The project’s carbon capture capacity is expected to be 4,776t per day. A cogeneration plant comprised of a combustion turbine and a heat recovery boiler at the host unit of the power station will provide power and thermal energy required for the CO2 capture and compression system’s operation.

Transport and the use of captured carbon

The captured CO2 will be transported via an 85-mile pipeline connecting the West Ranch Oil Field, located near Vanderbilt, Texas, to a reservoir for enhanced oil recovery (EOR). The oil field, which has been in production since 1938, is owned by the NRG-JX Nippon joint venture (50%) and Hilcorp Energy (50%).

EOR will be able to recover an estimated 60 billion barrels of oil from the field. The Petra Nova CCS project is expected to boost the field’s production from 500 barrels per day (bpd) to 15,000 bpd.

Carbon capture technology at the Petra Nova project

The Petra Nova CCS project uses a CO2 recovery technology called the KM-CDR Process, which was jointly developed by Mitsubishi Heavy Industries (MHI) and the Kansai Electric Power Company (KEPCO).
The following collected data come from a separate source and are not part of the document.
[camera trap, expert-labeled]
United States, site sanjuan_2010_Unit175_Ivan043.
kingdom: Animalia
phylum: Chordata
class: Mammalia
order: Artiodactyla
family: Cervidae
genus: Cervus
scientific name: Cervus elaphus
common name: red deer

The technology uses a proprietary amine solvent called KS-1, which is specially formulated for low cost and low energy-consuming CO2 absorption and desorption.

Financing for the CCS project

The US Department of Energy (DOE) is providing a grant of up to $167m for the WA Parish Carbon Capture project, the first commercial-scale post-combustion CCS project in the country, as part of its Clean Coal Power Initiative Program (CCPI), a cost-sharing collaborative programme between the federal government and private industry.
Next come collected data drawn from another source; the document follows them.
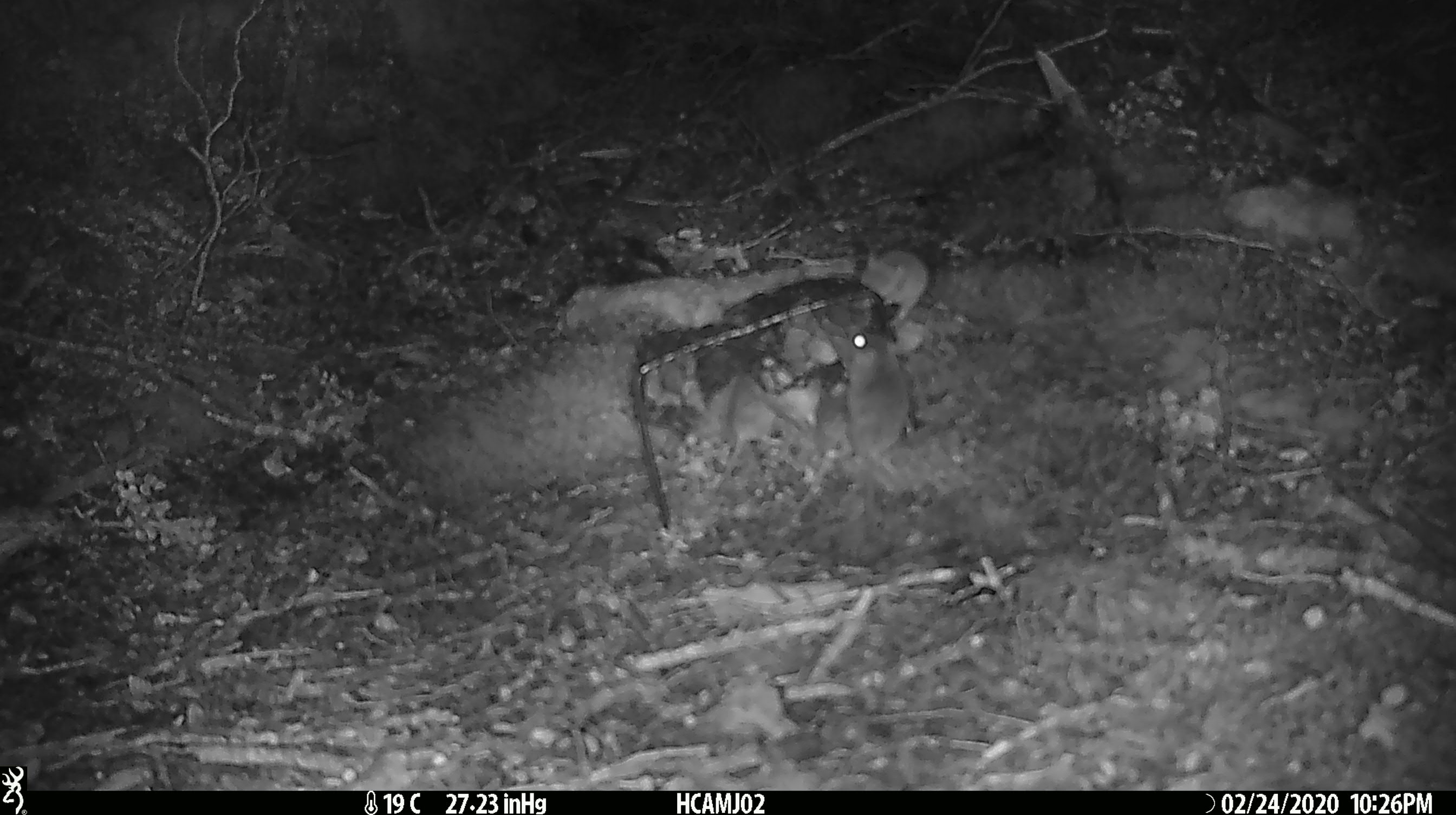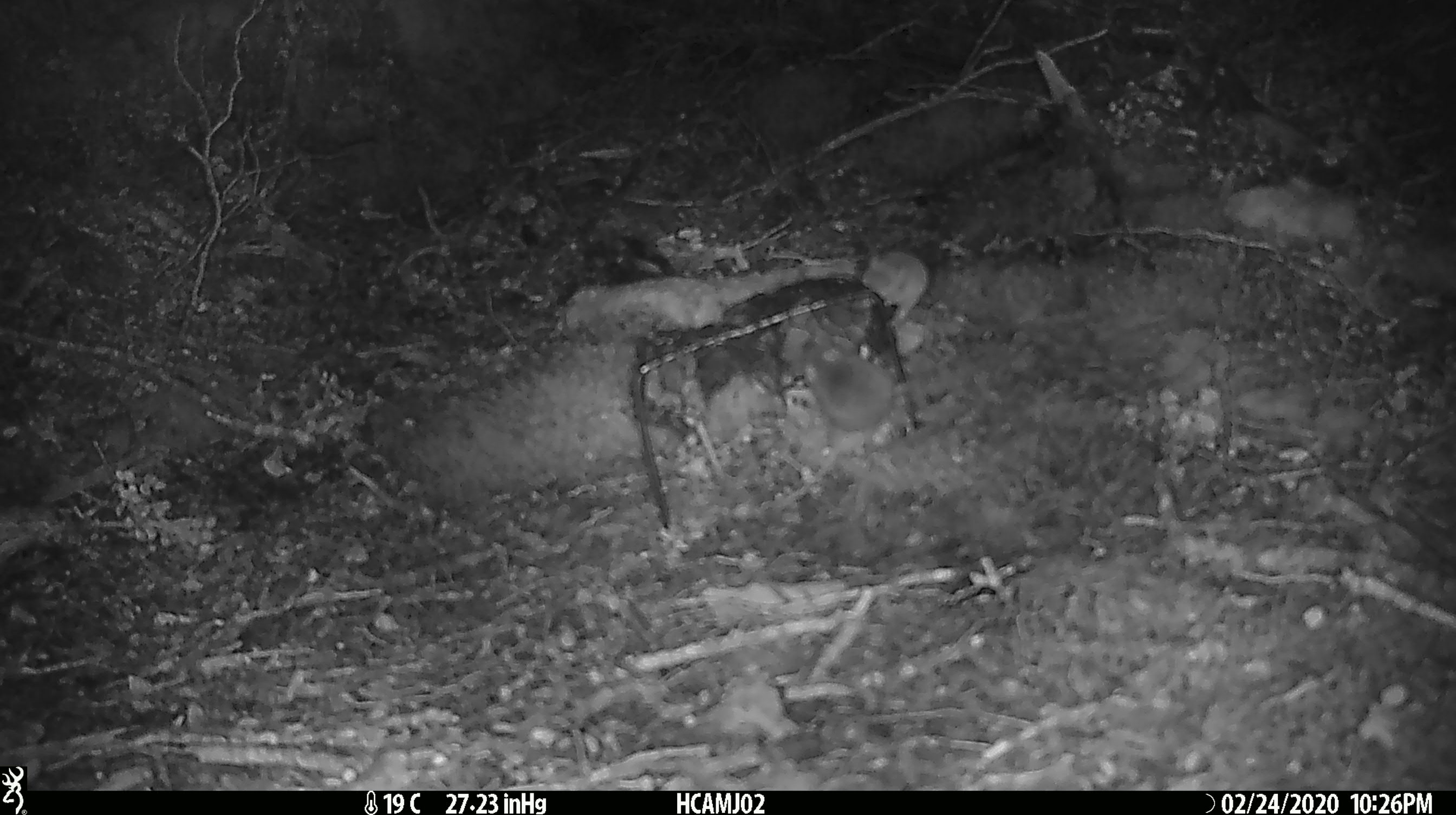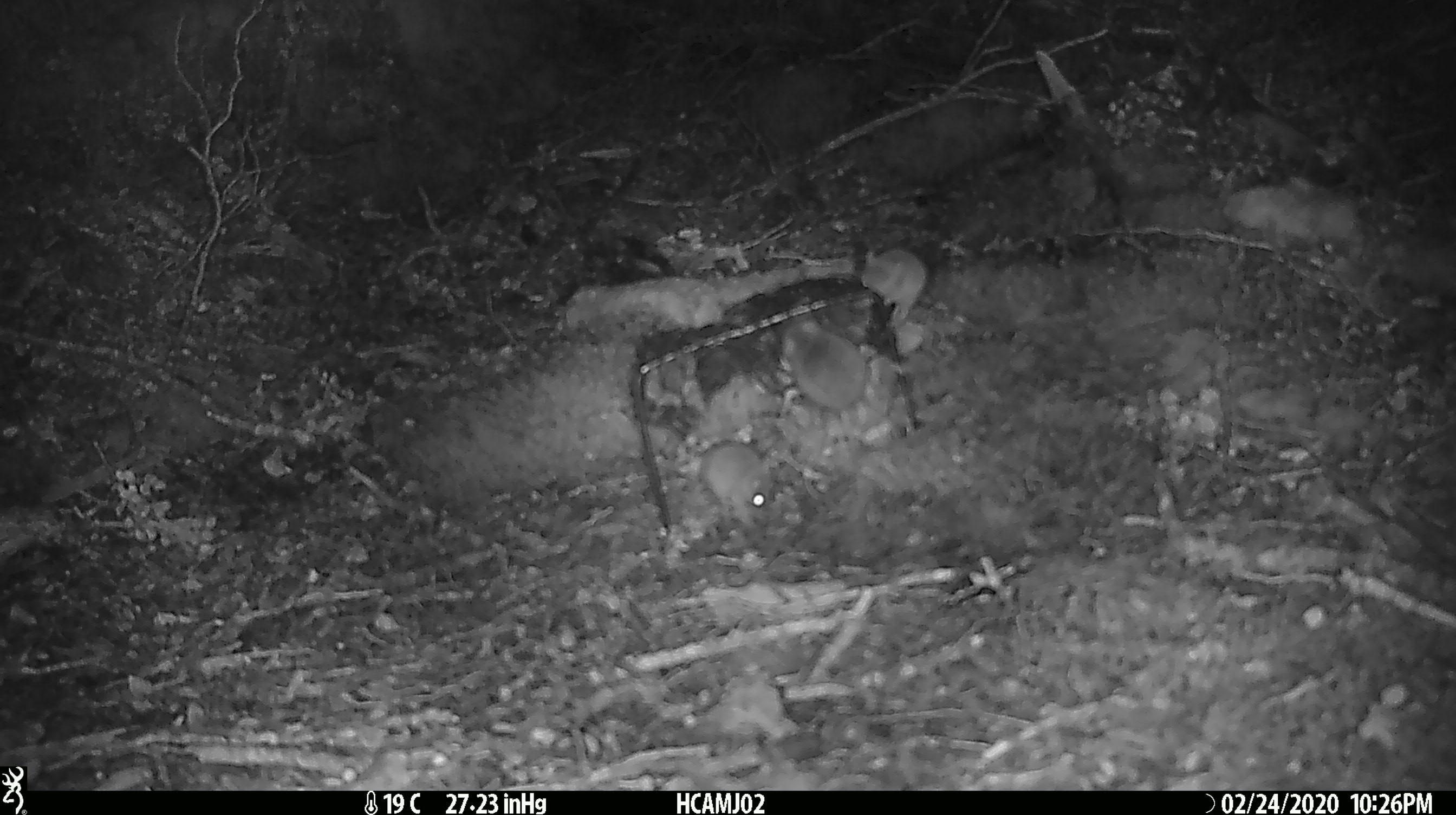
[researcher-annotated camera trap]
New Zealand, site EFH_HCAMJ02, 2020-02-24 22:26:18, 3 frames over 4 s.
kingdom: Animalia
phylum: Chordata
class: Mammalia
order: Rodentia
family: Muridae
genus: Mus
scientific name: Mus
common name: mouse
Mouse (Mus).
“EOR will be able to recover an estimated 60 billion barrels of oil from the field.”

The Japan Bank for International Cooperation (JBIC) and Mizuho Bank, backed by Nippon Export and Investment Insurance (NEXI), are providing loans worth $250m for the project.

The JV partners NRG and JX Nippon are contributing $300m each as equity investment for the project.

Contractors involved with Petra Nova Carbon Capture project

Mitsubishi Heavy Industries (MHI) and The Industrial Company (TIC) were awarded the engineering, procurement and construction (EPC) contract for the CO2 capture system and ancillary facilities of the Petro Nova CCS project in July 2014.

MHI will license carbon capture technology to Petra Nova CCS I through its wholly-owned subsidiary Mitsubishi Heavy Industries America (MHIA).